KURZE ÜBUNG 1:
Sammle jede Zeile aus den Einträgen, die die Zeichenfolge „bbox“ enthält. Groß- und Kleinschreibung sind dabei zu beachten.

TEXTABSCHNITT:
Als Ex-Präsident Barack Obama im Mai dieses Jahres beim US-Entertainer James Corden sitzt, macht er Schlagzeilen. «Die Wahrheit ist, und ich meine das völlig ernst, dass es Aufnahmen von Objekten am Himmel gibt, von denen wir nicht genau wissen, was sie sind», sagt er bezüglich unerklärlicher Lichterscheinungen, die US-Piloten wiederholt am Himmel gesehen haben – etwa blinkende Lichter, die sich in einer Art und Weise und einer Geschwindigkeit bewegen, die sich die US-Behörden nicht erklären können.
«Stellen Sie sich Objekte vor, die eine Geschwindigkeit von 13'000 Kilometern pro Stunde erreichen, sich vor Radar verstecken können, sich durch Luft, Wasser und vielleicht das Weltall bewegen können, keine Flügel, Propeller oder keinen sonstigen erkennbaren Antrieb haben und anscheinend trotzdem die Gravitationskräfte der Erde ausser Gefecht setzen können», sagt Luis Elizondo im Mai dieses Jahres dem US-Newsportal NBC. Der Ex-Geheimdienstler war von 2007 bis 2012 Leiter des «Advanced Aerospace Threat Identification Program» («Fortgeschrittenes Identifikationsprogramm zur Identifizierung von Bedrohungen im Luftraum») im US-Verteidigungsministerium. Elizondo legte sein Amt 2017 nieder – weil er die Geheimhaltung von rund 120 Sichtungen an der Ostküste der USA nicht mehr mitmachen wollte, wie er sagt. Mit der ist es jetzt vorbei. In den nächsten Tagen legt das Pentagon dem US-Kongress einen Bericht über die unbekannten Flugobjekte vor.
US-Regierung so ungefähr: «Wir haben keinen blassen Schimmer»
Es gibt sie also doch: Aliens, denkt da so mancher. Doch zu den Wahrscheinlichkeiten ausserirdischer Besucher später mehr. Was in diesem Bericht steht, ist so oder so eine Sensation, ob wir nun ausserirdische Besucher haben oder nicht. Die US-Regierung gibt darin zwar an, keine Beweise für die Existenz von Ausserirdischen zu haben. Sie gibt aber öffentlich zu, ganz einfach keinen blassen Schimmer zu haben, worum es sich bei den mehrfach beobachteten Luftphänomenen handelt, die sich auf Wärmebildkameras, optisch von blossem Auge oder auf diversen Radargeräten zeigen.

ERFASSTE ANGABEN:

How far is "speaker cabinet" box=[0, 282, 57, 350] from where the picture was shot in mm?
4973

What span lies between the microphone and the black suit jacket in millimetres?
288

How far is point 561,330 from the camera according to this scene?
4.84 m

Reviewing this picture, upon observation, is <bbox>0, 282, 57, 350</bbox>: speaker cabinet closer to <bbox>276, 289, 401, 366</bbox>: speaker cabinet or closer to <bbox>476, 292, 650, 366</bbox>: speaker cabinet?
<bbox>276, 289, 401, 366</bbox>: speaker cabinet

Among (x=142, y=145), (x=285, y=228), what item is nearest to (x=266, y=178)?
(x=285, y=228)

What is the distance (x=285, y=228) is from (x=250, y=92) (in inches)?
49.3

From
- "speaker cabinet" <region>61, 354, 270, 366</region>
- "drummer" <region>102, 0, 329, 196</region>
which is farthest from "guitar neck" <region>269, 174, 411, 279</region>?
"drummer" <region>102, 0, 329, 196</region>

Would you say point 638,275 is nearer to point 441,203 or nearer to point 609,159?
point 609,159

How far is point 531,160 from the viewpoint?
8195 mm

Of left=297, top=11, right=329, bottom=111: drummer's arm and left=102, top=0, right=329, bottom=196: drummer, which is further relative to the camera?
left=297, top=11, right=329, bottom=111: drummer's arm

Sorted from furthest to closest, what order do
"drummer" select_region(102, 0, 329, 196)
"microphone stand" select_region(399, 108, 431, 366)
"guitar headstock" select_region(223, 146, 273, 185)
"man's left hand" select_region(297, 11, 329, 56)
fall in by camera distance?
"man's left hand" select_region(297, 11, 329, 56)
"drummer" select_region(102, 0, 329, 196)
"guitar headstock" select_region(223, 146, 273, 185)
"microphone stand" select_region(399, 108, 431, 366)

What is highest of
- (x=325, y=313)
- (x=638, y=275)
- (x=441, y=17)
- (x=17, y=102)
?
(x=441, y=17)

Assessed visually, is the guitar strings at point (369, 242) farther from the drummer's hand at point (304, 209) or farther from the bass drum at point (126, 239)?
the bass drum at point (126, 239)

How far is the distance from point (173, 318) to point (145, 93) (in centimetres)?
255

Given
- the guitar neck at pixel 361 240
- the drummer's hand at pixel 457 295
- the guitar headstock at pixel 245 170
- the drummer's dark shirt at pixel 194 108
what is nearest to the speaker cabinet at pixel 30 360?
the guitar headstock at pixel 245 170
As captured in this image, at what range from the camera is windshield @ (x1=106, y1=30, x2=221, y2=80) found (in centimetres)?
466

KURZE ÜBUNG 2:
Schreibe aus dem Text über die unbekannten Flugobjekte wortgetreu den Abschnitt ab, der mit den Worten „Als Ex-Präsident Barack“ beginnt und mit „nicht erklären können.“ endet.

ERGEBNIS DER ÜBUNG 1:
Reviewing this picture, upon observation, is <bbox>0, 282, 57, 350</bbox>: speaker cabinet closer to <bbox>276, 289, 401, 366</bbox>: speaker cabinet or closer to <bbox>476, 292, 650, 366</bbox>: speaker cabinet?
<bbox>276, 289, 401, 366</bbox>: speaker cabinet

ERGEBNIS DER ÜBUNG 2:
Als Ex-Präsident Barack Obama im Mai dieses Jahres beim US-Entertainer James Corden sitzt, macht er Schlagzeilen. «Die Wahrheit ist, und ich meine das völlig ernst, dass es Aufnahmen von Objekten am Himmel gibt, von denen wir nicht genau wissen, was sie sind», sagt er bezüglich unerklärlicher Lichterscheinungen, die US-Piloten wiederholt am Himmel gesehen haben – etwa blinkende Lichter, die sich in einer Art und Weise und einer Geschwindigkeit bewegen, die sich die US-Behörden nicht erklären können.